Shahjaman Md, Kumar Nishith, Ahmed Md Shakil, Begum AnjumanAra, Islam S M Shahinul, Mollah Md Nurul Haque
Bioinformatics Lab, Department of Statistics, University of Rajshahi-6205, Bangladesh.
Department of Statistics, Begum Rokeya University, Rangpur-5400, Bangladesh.
Bioinformation. 2017 Oct 31;13(10):327-332. doi: 10.6026/97320630013327. eCollection 2017.

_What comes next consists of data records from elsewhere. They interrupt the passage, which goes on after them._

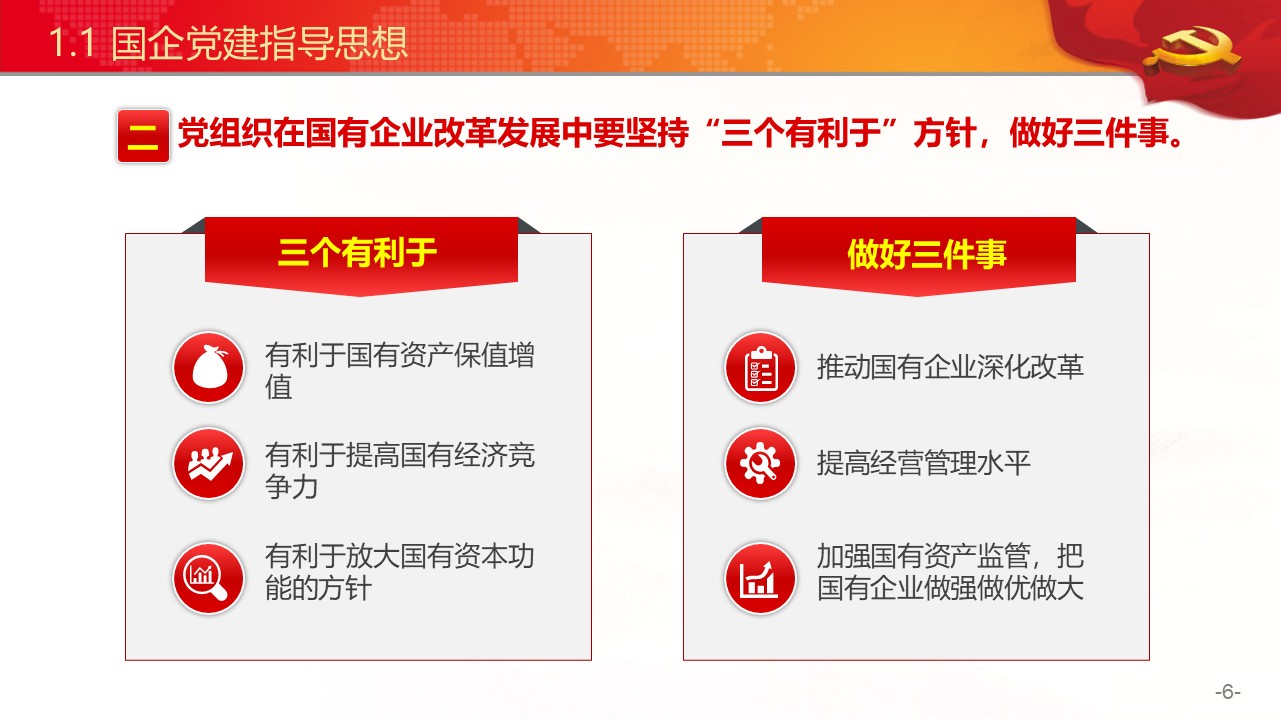 1.1 国企党建指导思想

二 党组织在国有企业改革发展中要坚持“三个有利于”方针，做好三件事。

三个有利于

有利于国有资产保值增值

有利于提高国有经济竞争力

有利于放大国有资本功能的方针

做好三件事

推动国有企业深化改革

提高经营管理水平

加强国有资产监管，把国有企业做强做优做大

-6-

Patient classification through feature selection (FS) based on gene expression data (GED) has already become popular to the research communities. T-test is the well-known statistical FS method in GED analysis. However, it produces higher false positives and lower accuracies for small sample sizes or in presence of outliers. To get rid from the shortcomings of t-test with small sample sizes, SAM has been applied in GED. But, it is highly sensitive to outliers. Recently, robust SAM using the minimum β-divergence estimators has overcome all the problems of classical t-test & SAM and it has been successfully applied for identification of differentially expressed (DE) genes. But, it was not applied in classification. Therefore, in this paper, we employ robust SAM as a feature selection approach along with classifiers for patient classification. We demonstrate the performance of the robust SAM in a comparison of classical t-test and SAM along with four popular classifiers (LDA, KNN, SVM and naive Bayes) using both simulated and real gene expression datasets. The results obtained from simulation and real data analysis confirm that the performance of the four classifiers improve with robust SAM than the classical t-test and SAM. From a real Colon cancer dataset we identified 21 additional DE genes using robust SAM that were not identified by the classical t-test or SAM. To reveal the biological functions and pathways of these 21 genes, we perform KEGG pathway enrichment analysis and found that these genes are involved in some important pathways related to cancer disease.
基于基因表达数据(GED)通过特征选择(FS)进行患者分类已在研究界受到广泛关注。t检验是GED分析中著名的统计特征选择方法。然而,对于小样本量或存在异常值的情况,它会产生较高的假阳性率和较低的准确率。为了克服小样本量t检验的缺点,SAM已应用于GED分析。但是,它对异常值高度敏感。最近,使用最小β散度估计器的稳健SAM克服了经典t检验和SAM的所有问题,并已成功应用于差异表达(DE)基因的识别。但是,它尚未应用于分类。因此,在本文中,我们将稳健SAM作为一种特征选择方法,并结合分类器用于患者分类。我们使用模拟和真实基因表达数据集,在与经典t检验和SAM以及四个流行分类器(LDA、KNN、SVM和朴素贝叶斯)的比较中展示了稳健SAM的性能。从模拟和实际数据分析中获得的结果证实,与经典t检验和SAM相比,使用稳健SAM时四个分类器的性能有所提高。从一个真实的结肠癌数据集中,我们使用稳健SAM鉴定出了21个额外的DE基因,而经典t检验或SAM并未识别出这些基因。为了揭示这21个基因的生物学功能和途径,我们进行了KEGG途径富集分析,发现这些基因参与了一些与癌症疾病相关的重要途径。